GIVEN PASSAGE:

----

Untapped Talent: Unleashing the Power of the Hidden Workforce
Dani Monroe
Palgrace MacMillan/Division of St. Martin’s Press (2013)
How to “grow” talent, whatever the size and nature of the “garden” may be
The title of this book is sufficiently vague to evoke several questions and suggest all manner of interpretations. Is talent untapped or underdeveloped? Is it unleashed by someone else or by those who possess it? Is it hidden or unrecognized? The answer to each of these questions is “yes.”
Now more than ever before, few organizations have the talent needed at all levels and in all areas of the given operation. Many (most?) of them lack the resources to hire the talent needed so they are challenged to develop it but first they need to identify the high potentials. According to Dani Monroe, for whatever reasons, “untapped talent becomes invisible and unrecognized or undervalued and minimized.” I agree with Darrell Royal that “potential” means “you ain’t done it yet” but Royal was an exceptionally astute judge of talent when recruiting players for his University of Texas football teams.
Monroe wrote this book to serve three separate but related, interdependent purposes: To help her readers gain a much better understanding of untapped talent and why it exists; then in Part II, she examines specific areas in which supervisors can have a direct and substantial impact by “mining and refining talent”; finally, in Part III, she examines characteristics she’s identified as “essential in great leaders as it applies to untapped talent.” It is worth noting that throughout history, all of the greatest leaders have had a “green thumb” for “growing” the people they need to achieve the given objective.
These are among the dozens of passages that caught my eye, also listed to indicate the scope of Monroe’s coverage.
o Scarce Talent: The Skills Gap (Pages 18-21)
o Discovering the Realities (30-40)
o A three-level model for organizational change (61-66)
o The Culture of Talent Stewardship (70-82)
o Spotting the Soft Skills (91-93)

----

SUPPLIED ENTRIES:
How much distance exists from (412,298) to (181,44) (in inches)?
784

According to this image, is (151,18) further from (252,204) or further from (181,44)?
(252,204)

----

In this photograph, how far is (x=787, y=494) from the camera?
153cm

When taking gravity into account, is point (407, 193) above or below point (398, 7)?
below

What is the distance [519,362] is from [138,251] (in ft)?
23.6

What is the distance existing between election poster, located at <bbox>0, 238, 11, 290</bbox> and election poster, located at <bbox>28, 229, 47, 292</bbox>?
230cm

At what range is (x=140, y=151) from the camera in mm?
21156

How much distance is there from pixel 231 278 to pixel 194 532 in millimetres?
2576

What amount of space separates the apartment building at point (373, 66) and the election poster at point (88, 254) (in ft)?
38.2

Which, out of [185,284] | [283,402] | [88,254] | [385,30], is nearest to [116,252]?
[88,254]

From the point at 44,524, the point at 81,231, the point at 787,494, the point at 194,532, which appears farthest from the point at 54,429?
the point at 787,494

----

THE TASKS:
(1) In the book review, for which teams was Darrell Royal recruiting players?
(2) Print the book review word for word from "These are among" up to and including "Gap (Pages 18-21)".

SOLUTION SET:
(1) He was recruiting players for his University of Texas football teams.

(2)
These are among the dozens of passages that caught my eye, also listed to indicate the scope of Monroe’s coverage.
o Scarce Talent: The Skills Gap (Pages 18-21)